Required work
Your reply should reproduce each line below exactly and carry none of the pictures.

Supplied information
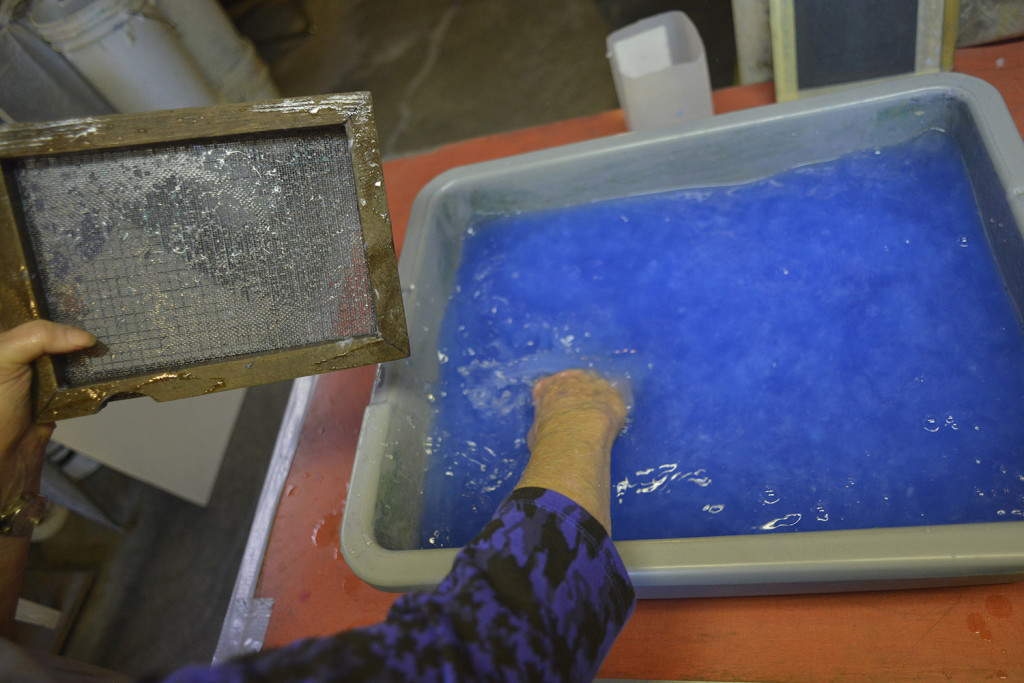 Kuhl uses a wove mould and a deckle as she stirs pulp.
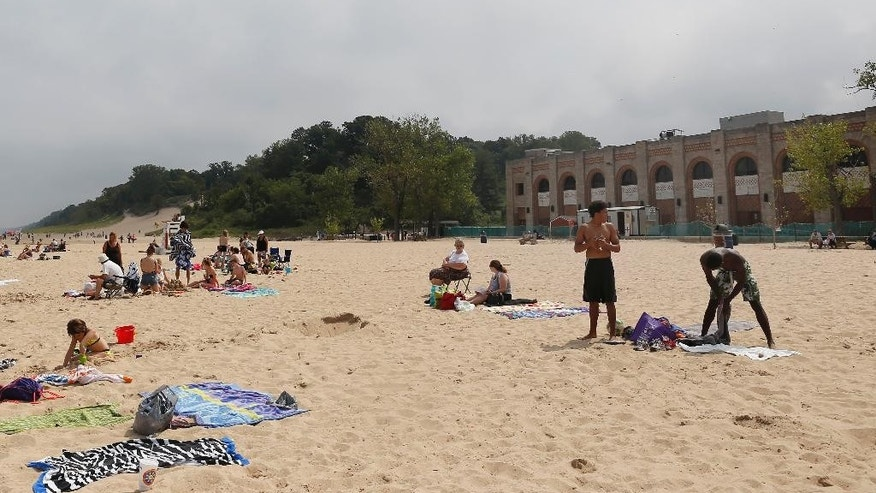 In this Aug. 10, 2015, photo, visitors relax at The Dunes State Park pavilion beach front in Chesterton, Ind. A deal with investors to privatize and refurbish the pavilion, an aging-yet-iconic structure with sweeping views of Lake Michigan, is raising questions about the privatization of public resources. (AP Photo/Christian K. Lee)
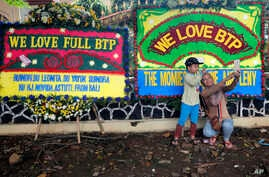 """Supporters of former Jakarta Gov. Basuki """"Ahok"""" Tjahaja Purnama,  take selfie in front of wreaths sent by well-wishers  outside a police prison in Depok, Indonesia, Thursday, Jan. 24, 2019."""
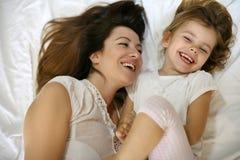 Moder med hennes gulliga lilla dottersammanträde på säng arkivfoton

Answer to this task
 Kuhl uses a wove mould and a deckle as she stirs pulp.
 In this Aug. 10, 2015, photo, visitors relax at The Dunes State Park pavilion beach front in Chesterton, Ind. A deal with investors to privatize and refurbish the pavilion, an aging-yet-iconic structure with sweeping views of Lake Michigan, is raising questions about the privatization of public resources. (AP Photo/Christian K. Lee)
 """Supporters of former Jakarta Gov. Basuki """"Ahok"""" Tjahaja Purnama,  take selfie in front of wreaths sent by well-wishers  outside a police prison in Depok, Indonesia, Thursday, Jan. 24, 2019."""
 Moder med hennes gulliga lilla dottersammanträde på säng arkivfoton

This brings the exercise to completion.